Fun Facts About Museum Pests - Part 2
In Part 1 of this series, we talked about the common clothes moth. Today, I'd like to tell you about my favorite museum pest. When I say favorite, I definitely don't mean that this is the best kind of pest to find in your home or your collection. They're not easy to detect, can be very difficult to eradicate, cause a lot of damage, and can live basically anywhere! However, when they’re not ruining your wool rug, they have been put to good use in some professions. And the larvae have the best nickname of any museum pest. Today, let's learn more about the carpet beetle!
- Carpet beetles are a type of dermestid, also sometimes referred to as “skin beetle”.
- Some types of dermestids are really helpful. Forensic entomologists use them to learn more about criminal investigations, and taxidermists and natural history museums use them to clean animal skeletons.
- A carpet beetle is the same shape as a ladybug, but much smaller - only a few millimeters long! They are usually black or a mottled yellow, black, and white.

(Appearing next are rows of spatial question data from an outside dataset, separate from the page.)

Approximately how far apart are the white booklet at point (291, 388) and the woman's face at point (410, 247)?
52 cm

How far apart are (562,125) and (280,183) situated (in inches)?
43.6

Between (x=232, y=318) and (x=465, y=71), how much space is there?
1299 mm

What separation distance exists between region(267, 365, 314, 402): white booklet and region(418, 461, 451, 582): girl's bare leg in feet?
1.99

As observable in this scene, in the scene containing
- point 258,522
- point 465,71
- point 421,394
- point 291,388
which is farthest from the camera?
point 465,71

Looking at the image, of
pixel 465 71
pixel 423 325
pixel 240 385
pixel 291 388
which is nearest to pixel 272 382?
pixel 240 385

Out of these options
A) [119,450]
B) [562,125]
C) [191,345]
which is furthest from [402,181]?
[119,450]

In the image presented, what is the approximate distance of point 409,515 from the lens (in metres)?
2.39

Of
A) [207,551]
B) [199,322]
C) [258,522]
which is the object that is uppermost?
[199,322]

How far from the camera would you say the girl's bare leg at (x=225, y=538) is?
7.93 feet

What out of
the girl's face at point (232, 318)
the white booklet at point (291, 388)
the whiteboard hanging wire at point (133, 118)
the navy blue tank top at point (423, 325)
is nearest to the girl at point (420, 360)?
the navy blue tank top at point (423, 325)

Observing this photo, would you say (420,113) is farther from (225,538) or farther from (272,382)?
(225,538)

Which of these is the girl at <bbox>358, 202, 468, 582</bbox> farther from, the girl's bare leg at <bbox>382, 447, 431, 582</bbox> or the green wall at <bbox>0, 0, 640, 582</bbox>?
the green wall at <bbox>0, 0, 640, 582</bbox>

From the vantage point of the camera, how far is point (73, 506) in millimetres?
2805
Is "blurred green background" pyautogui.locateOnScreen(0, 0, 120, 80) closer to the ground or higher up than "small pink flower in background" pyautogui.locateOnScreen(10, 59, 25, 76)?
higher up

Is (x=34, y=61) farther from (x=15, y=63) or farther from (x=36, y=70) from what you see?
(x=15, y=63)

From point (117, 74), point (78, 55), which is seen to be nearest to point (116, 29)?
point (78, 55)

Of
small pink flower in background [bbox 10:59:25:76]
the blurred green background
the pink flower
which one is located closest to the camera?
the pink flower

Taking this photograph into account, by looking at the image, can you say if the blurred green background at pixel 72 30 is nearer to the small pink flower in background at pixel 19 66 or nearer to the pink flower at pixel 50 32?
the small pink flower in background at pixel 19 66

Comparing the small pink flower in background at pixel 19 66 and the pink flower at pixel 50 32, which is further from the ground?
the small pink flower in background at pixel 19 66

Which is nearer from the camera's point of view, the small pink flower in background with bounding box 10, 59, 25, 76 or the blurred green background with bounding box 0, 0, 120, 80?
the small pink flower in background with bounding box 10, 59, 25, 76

- Adult carpet beetles feed on pollen, so it's easy to accidentally introduce them to your home or museum by bringing in fresh cut flowers. They can also fly, and enter through open windows.
- Another common source of infestation is having bird or wasp nests on your building.
- Even though adult carpet beetles prefer to live outside, they like to lay their eggs inside. Female carpet beetles can lay about 50 eggs.
- The larval form are called “woolly bears” because of their densely packed hairs.
- The late stages of woolly bear growth can be up to twice as big as the adult beetle!
- Just like with clothes moths, these cute little fuzzy larvae are the ones responsible for damage to the collection.
- Woolly bears feed on wool, fur, felt, silk, feathers, skins, and leather, and they’re more likely to be found in dark, undisturbed areas. However some will also eat things like seeds and grains; and they will eat through other materials if a food source they want is nearby.
- Some woolly bears can live for up to two years if the conditions aren't ideal for them to grow and pupate!
- As woolly bears grow, they shed their skins. These shed skins are one way to identify that you have a carpet beetle infestation.
- Another good way to identify a carpet beetle infestation is on your window sills. Adult carpet beetles are attracted to light, and often congregate near windows.
The best way to prevent a carpet beetle infestation is through housekeeping and integrated pest management. If you spot a carpet beetle or woolly bear on your collection, it's usually a good idea to bag that item right away. Many museum objects are safe to freeze if following the proper protocols, and this can kill carpet beetles, woolly bears, and eggs. Always consult a conservator if you're not sure whether a treatment method will be safe for your collection.